Cande W Z, McDonald K
J Cell Biol. 1986 Aug;103(2):593-604. doi: 10.1083/jcb.103.2.593.
We have developed a simple procedure for isolating mitotic spindles from the diatom Stephanopyxis turris and have shown that they undergo anaphase spindle elongation in vitro upon addition of ATP. The isolated central spindle is a barrel-shaped structure with a prominent zone of microtubule overlap. After ATP addition greater than 75% of the spindle population undergoes distinct structural rearrangements: the spindles on average are longer and the two half-spindles are separated by a distinct gap traversed by only a small number of microtubules, the phase-dense material in the overlap zone is gone, and the peripheral microtubule arrays have depolymerized. At the ultrastructural level, we examined serial cross-sections of spindles after 1-, 5-, and 10-min incubations in reactivation medium. Microtubule depolymerization distal to the poles is confirmed by the increased number of incomplete, i.e., c-microtubule profiles specifically located in the region of overlap. After 10 min we see areas of reduced microtubule number which correspond to the gaps seen in the light microscope and an overall reduction in the number of half-spindle microtubules to about one-third the original number. The changes in spindle structure are highly specific for ATP, are dose-dependent, and do not occur with nonhydrolyzable nucleotide analogues. Spindle elongation and gap formation are blocked by 10 microM vanadate, equimolar mixtures of ATP and AMPPNP, and by sulfhydryl reagents. This process is not affected by nocodazole, erythro-9-[3-(2-hydroxynonyl)]adenine, cytochalasin D, and phalloidin. In the presence of taxol, the extent of spindle elongation is increased; however, distinct gaps still form between the two half-spindles. These results show that the response of isolated spindles to ATP is a complex process consisting of several discrete steps including initiation events, spindle elongation mechanochemistry, controlled central spindle microtubule plus-end depolymerization, and loss of peripheral microtubules. They also show that the microtubule overlap zone is an important site of ATP action and suggest that spindle elongation in vitro is best explained by a mechanism of microtubule-microtubule sliding. Spindle elongation in vitro cannot be accounted for by cytoplasmic forces pulling on the poles or by microtubule polymerization.
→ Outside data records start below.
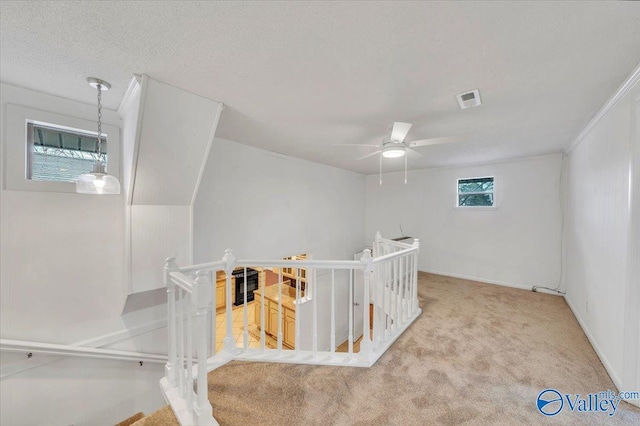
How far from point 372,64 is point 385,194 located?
468 centimetres

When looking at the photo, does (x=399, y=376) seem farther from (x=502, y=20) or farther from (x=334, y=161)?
(x=334, y=161)

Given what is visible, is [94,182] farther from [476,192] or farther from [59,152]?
[476,192]

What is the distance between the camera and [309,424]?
1558 mm

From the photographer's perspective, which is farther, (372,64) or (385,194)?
(385,194)

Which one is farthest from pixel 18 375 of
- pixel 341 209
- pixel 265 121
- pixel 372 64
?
pixel 341 209

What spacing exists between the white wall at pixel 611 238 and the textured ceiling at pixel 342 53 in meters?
0.34

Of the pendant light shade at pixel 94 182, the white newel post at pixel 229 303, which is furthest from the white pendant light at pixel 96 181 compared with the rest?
the white newel post at pixel 229 303

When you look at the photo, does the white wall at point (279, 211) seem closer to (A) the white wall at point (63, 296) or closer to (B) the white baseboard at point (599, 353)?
(A) the white wall at point (63, 296)

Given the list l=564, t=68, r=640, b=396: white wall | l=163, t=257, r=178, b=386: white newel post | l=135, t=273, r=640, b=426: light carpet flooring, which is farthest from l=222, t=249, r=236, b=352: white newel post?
l=564, t=68, r=640, b=396: white wall

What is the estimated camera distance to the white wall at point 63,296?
192 cm

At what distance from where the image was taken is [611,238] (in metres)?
2.05

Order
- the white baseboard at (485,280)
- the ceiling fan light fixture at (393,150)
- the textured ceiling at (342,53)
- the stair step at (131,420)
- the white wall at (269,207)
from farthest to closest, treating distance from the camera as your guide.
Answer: the white baseboard at (485,280)
the white wall at (269,207)
the ceiling fan light fixture at (393,150)
the stair step at (131,420)
the textured ceiling at (342,53)

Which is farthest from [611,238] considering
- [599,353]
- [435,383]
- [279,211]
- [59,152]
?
[59,152]

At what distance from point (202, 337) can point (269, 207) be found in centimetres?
283
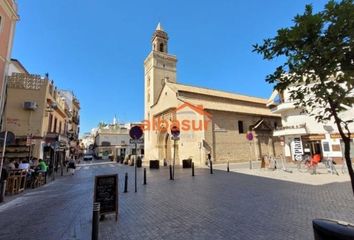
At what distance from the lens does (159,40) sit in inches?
1719

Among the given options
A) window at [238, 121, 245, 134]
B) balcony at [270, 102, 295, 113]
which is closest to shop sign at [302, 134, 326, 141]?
balcony at [270, 102, 295, 113]

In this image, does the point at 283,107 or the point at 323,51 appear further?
the point at 283,107

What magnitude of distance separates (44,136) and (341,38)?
21423 mm

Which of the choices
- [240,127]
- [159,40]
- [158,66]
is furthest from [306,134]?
[159,40]

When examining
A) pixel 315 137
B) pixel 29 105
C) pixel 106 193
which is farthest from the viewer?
pixel 315 137

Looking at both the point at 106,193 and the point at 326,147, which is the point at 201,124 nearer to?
the point at 326,147

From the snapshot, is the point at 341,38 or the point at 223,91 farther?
the point at 223,91

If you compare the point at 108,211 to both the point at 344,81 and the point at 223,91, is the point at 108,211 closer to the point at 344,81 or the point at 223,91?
the point at 344,81

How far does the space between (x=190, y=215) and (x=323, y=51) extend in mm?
5085

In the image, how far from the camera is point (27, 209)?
7.74 meters

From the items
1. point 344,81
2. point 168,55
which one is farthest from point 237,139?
point 344,81

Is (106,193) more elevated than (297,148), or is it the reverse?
(297,148)

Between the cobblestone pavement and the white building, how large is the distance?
14.1m

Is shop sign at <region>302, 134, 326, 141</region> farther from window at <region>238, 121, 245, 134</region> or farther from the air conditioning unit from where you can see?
the air conditioning unit
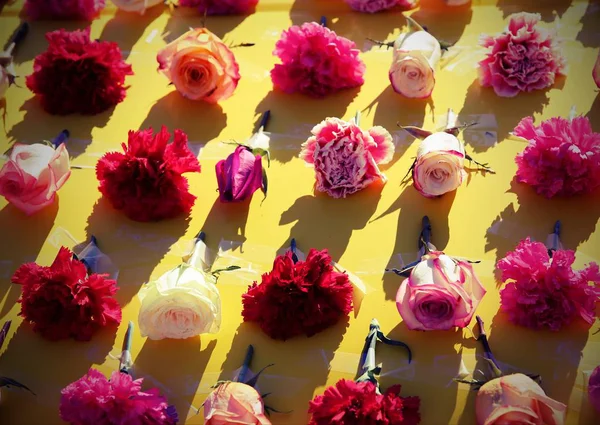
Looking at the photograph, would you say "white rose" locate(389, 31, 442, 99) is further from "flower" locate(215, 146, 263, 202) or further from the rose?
the rose

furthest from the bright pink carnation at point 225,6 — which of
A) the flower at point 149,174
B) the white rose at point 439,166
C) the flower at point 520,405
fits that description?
the flower at point 520,405

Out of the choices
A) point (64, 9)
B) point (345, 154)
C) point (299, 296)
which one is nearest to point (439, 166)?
point (345, 154)

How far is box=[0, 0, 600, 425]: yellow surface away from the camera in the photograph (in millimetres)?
1589

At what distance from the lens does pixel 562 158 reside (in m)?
1.79

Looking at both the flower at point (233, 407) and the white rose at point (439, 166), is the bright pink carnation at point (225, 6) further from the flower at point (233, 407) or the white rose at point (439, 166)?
the flower at point (233, 407)

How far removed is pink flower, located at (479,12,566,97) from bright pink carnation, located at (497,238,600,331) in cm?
58

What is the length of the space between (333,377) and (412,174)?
0.50 meters

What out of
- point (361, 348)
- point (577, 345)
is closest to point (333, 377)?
point (361, 348)

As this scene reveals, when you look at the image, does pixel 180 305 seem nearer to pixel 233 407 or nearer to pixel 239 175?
pixel 233 407

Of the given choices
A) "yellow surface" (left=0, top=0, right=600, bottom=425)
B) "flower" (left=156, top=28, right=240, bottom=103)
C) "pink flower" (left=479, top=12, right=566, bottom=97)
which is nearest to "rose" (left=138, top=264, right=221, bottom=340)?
→ "yellow surface" (left=0, top=0, right=600, bottom=425)

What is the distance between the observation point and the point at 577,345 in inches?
62.1

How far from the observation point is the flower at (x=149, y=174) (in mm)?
1815

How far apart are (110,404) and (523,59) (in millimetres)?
1254

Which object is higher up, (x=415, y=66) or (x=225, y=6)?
(x=225, y=6)
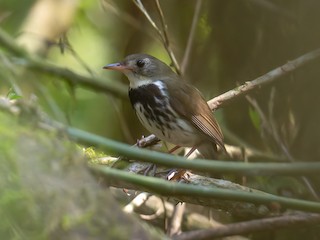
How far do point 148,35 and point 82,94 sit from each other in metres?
0.55

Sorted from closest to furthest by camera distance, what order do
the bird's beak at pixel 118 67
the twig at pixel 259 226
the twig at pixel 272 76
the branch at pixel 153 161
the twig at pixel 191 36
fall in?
the branch at pixel 153 161 < the twig at pixel 259 226 < the twig at pixel 272 76 < the bird's beak at pixel 118 67 < the twig at pixel 191 36

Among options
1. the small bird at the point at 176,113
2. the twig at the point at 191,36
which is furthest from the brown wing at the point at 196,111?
the twig at the point at 191,36

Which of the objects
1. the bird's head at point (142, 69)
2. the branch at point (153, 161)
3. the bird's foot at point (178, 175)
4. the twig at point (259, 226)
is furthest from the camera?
the bird's head at point (142, 69)

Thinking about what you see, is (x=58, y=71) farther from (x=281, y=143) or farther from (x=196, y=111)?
(x=281, y=143)

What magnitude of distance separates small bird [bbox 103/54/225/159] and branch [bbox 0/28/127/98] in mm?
165

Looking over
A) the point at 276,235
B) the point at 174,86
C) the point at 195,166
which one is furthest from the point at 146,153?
the point at 276,235

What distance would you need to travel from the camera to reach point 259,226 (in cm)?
316

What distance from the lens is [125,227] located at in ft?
4.01

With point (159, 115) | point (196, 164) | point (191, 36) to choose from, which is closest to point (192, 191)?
point (196, 164)

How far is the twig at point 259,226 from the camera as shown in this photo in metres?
3.12

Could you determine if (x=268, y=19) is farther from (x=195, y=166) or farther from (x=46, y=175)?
(x=46, y=175)

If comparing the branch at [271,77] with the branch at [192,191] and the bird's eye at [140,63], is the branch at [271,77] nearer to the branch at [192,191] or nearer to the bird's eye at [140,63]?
the bird's eye at [140,63]

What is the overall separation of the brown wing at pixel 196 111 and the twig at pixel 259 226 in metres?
0.40

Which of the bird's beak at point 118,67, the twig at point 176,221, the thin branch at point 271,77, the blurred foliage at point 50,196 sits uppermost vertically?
the blurred foliage at point 50,196
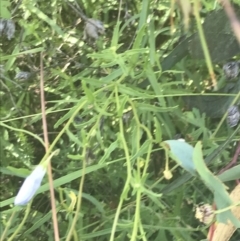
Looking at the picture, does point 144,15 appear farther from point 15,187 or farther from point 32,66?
point 15,187

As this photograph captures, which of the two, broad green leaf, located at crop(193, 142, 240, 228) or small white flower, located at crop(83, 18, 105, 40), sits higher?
small white flower, located at crop(83, 18, 105, 40)

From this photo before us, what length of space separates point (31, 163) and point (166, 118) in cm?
18

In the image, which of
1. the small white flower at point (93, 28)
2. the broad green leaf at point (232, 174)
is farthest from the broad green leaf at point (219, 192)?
the small white flower at point (93, 28)

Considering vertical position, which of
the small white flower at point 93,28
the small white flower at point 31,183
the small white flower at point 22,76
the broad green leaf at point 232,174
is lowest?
the broad green leaf at point 232,174

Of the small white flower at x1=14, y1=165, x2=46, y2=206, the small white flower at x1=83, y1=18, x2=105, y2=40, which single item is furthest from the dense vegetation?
the small white flower at x1=14, y1=165, x2=46, y2=206

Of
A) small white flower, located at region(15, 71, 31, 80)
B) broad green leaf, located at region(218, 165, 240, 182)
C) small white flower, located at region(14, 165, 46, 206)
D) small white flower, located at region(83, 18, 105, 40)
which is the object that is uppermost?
small white flower, located at region(83, 18, 105, 40)

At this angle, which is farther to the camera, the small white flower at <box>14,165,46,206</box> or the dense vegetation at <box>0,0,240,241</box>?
the dense vegetation at <box>0,0,240,241</box>

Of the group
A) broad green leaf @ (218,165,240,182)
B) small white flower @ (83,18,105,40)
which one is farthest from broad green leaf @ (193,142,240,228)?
small white flower @ (83,18,105,40)

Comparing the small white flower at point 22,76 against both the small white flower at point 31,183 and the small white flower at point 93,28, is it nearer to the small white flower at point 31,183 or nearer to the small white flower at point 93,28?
the small white flower at point 93,28

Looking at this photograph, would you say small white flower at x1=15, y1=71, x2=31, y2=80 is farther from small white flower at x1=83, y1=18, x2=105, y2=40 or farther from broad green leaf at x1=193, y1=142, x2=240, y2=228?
broad green leaf at x1=193, y1=142, x2=240, y2=228

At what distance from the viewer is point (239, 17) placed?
50 centimetres

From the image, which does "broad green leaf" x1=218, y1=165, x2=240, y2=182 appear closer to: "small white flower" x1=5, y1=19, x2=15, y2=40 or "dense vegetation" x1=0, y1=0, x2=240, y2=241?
"dense vegetation" x1=0, y1=0, x2=240, y2=241

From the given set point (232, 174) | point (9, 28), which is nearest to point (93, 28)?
point (9, 28)

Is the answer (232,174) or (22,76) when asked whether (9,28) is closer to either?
(22,76)
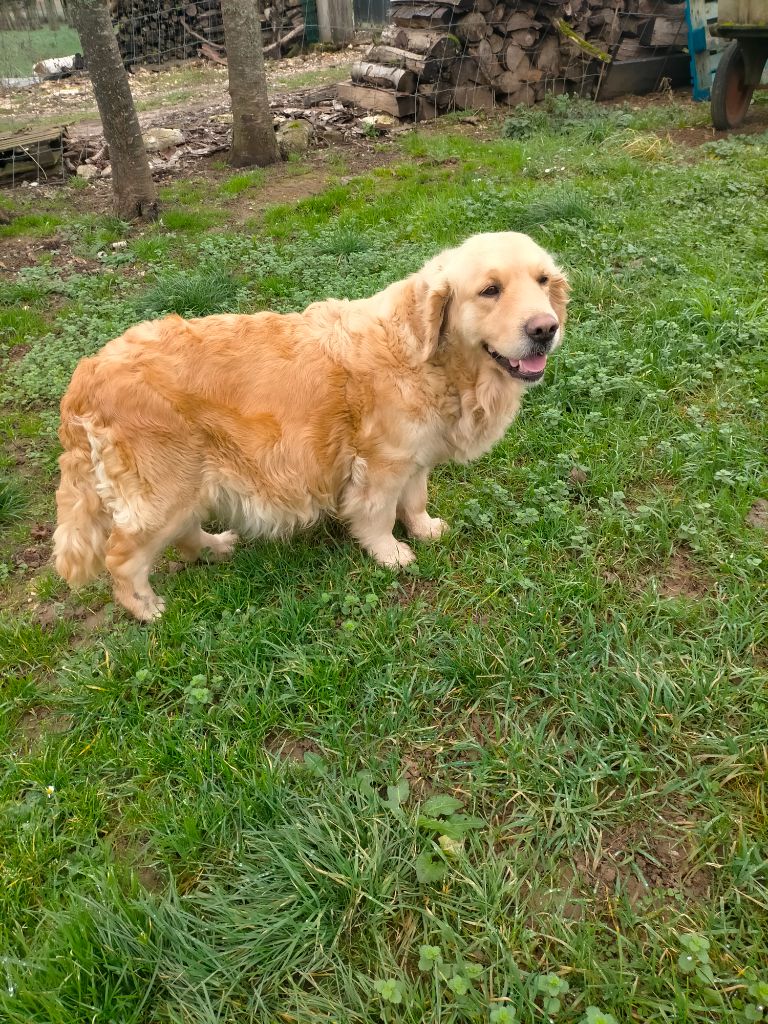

我们开发了一种从硅藻Stephanopyxis turris中分离有丝分裂纺锤体的简单方法,并表明在添加ATP后,它们在体外会经历后期纺锤体伸长。分离出的中央纺锤体是一种桶状结构,具有明显的微管重叠区域。添加ATP后,超过75%的纺锤体群体发生明显的结构重排:纺锤体平均变长,两个半纺锤体由一个仅由少量微管穿过的明显间隙隔开,重叠区域的相致密物质消失,外周微管阵列解聚。在超微结构水平上,我们检查了在再激活培养基中孵育1分钟、5分钟和10分钟后纺锤体的连续横截面。极远端微管的解聚通过不完全微管(即c-微管轮廓)数量的增加得到证实,这些微管轮廓专门位于重叠区域。10分钟后,我们看到微管数量减少的区域,这与光学显微镜下看到的间隙相对应,并且半纺锤体微管的数量总体减少到原始数量的约三分之一。纺锤体结构的变化对ATP具有高度特异性,呈剂量依赖性,并且不会在不可水解的核苷酸类似物存在时发生。纺锤体伸长和间隙形成被10微摩尔钒酸盐、ATP和AMPPNP的等摩尔混合物以及巯基试剂阻断。这个过程不受诺考达唑、erythro-9-[3-(2-羟基壬基)]腺嘌呤、细胞松弛素D和鬼笔环肽的影响。在紫杉醇存在的情况下,纺锤体伸长的程度增加;然而,两个半纺锤体之间仍然形成明显的间隙。这些结果表明,分离的纺锤体对ATP的反应是一个复杂的过程,由几个离散的步骤组成,包括起始事件、纺锤体伸长的机械化学、受控的中央纺锤体微管正端解聚以及外周微管的丢失。它们还表明微管重叠区域是ATP作用的重要位点,并表明体外纺锤体伸长最好用微管-微管滑动机制来解释。体外纺锤体伸长不能用拉动两极的细胞质力或微管聚合来解释。